The Contemporary home borrowed clean, simple lines and a connection to the outdoors from the modern home. The first style to pick and choose characteristics for an innovative emphasis on individuality, Contemporary style empowered homeowners with the freedom to design with architectural conventions aside. Hence the reason the house style is expected to stick around for the long haul.

7. Splanch

The second cousin through the marriage of the Ranch and Split Level, the Splanch is a three-level house that features a living room separated in-between the first and third levels. The main entry includes an eat-in-kitchen, dining room, den, and half bath, while the third level houses the bedrooms. And most Splanches feature a small basement with a laundry area.

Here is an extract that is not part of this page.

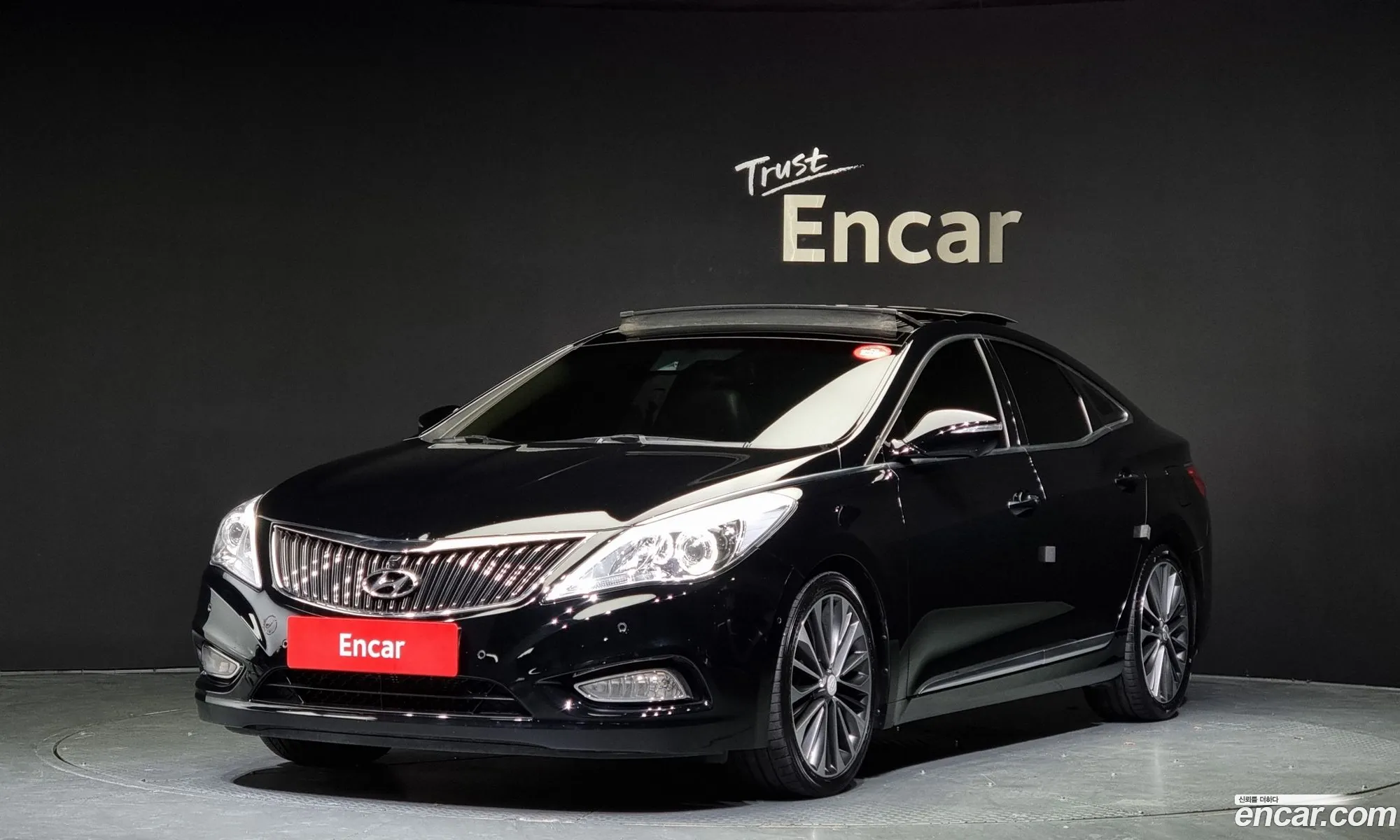 Hyundai Grandeur Hg Hg330 Celebrity - фотография 12575453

A Long Island favorite in the 1960s, the otherwise uncommon house style does exist elsewhere. However, most people outside of New York have never heard of a Splanch.

8. Post Modern.

A style that emerged in the 1960s, Post Modern homes are Ranches and Colonials that combine new ideas with traditional forms. The current Long Island favorite—available in many shapes and sizes—is mostly found in the newer homes on the market today.

9. Victorian.

Named after Queen Victoria—the longest reigning Queen of the United Kingdom from 1837 to 1901—the centuries-old Victorian-style architecture brings homeowners multiple, distinct variations featuring the same signature exterior and interior style.

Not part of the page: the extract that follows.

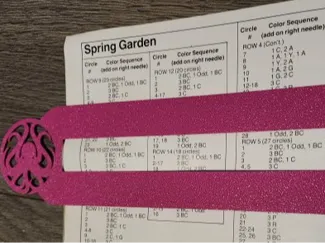 Focus Bookmark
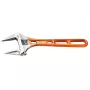 NEO TOOLS chave inglesa ajustável 306 mm, abertura 0-53 mm, aço cromo-vanádio, fosfatado, DIN 3117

From the curb, the Victorian home features a colorful façade, two to three stories, embellished millwork, glazed bricks, an eclectic array of windows, a front or wrap-around side porch, and a steep, gabled roof complemented by asymmetric towers, turrets, and dormers.

On the inside, highly decorated and elaborate interiors feature closed floor plans, long areas of transition like halls and stairs, heavy crown molding, a formal dining room, double parlors with fireplaces sporting wooden mantles and separated by sliding pocket doors, and the most notable feature of all: woodwork.

Designers of this era also favored wall sconces and chandeliers as sources of interior lighting with chandeliers normally reserved for the living room and dining room, and wall sconces placed around fireplaces, doorways, archways, and on accent walls.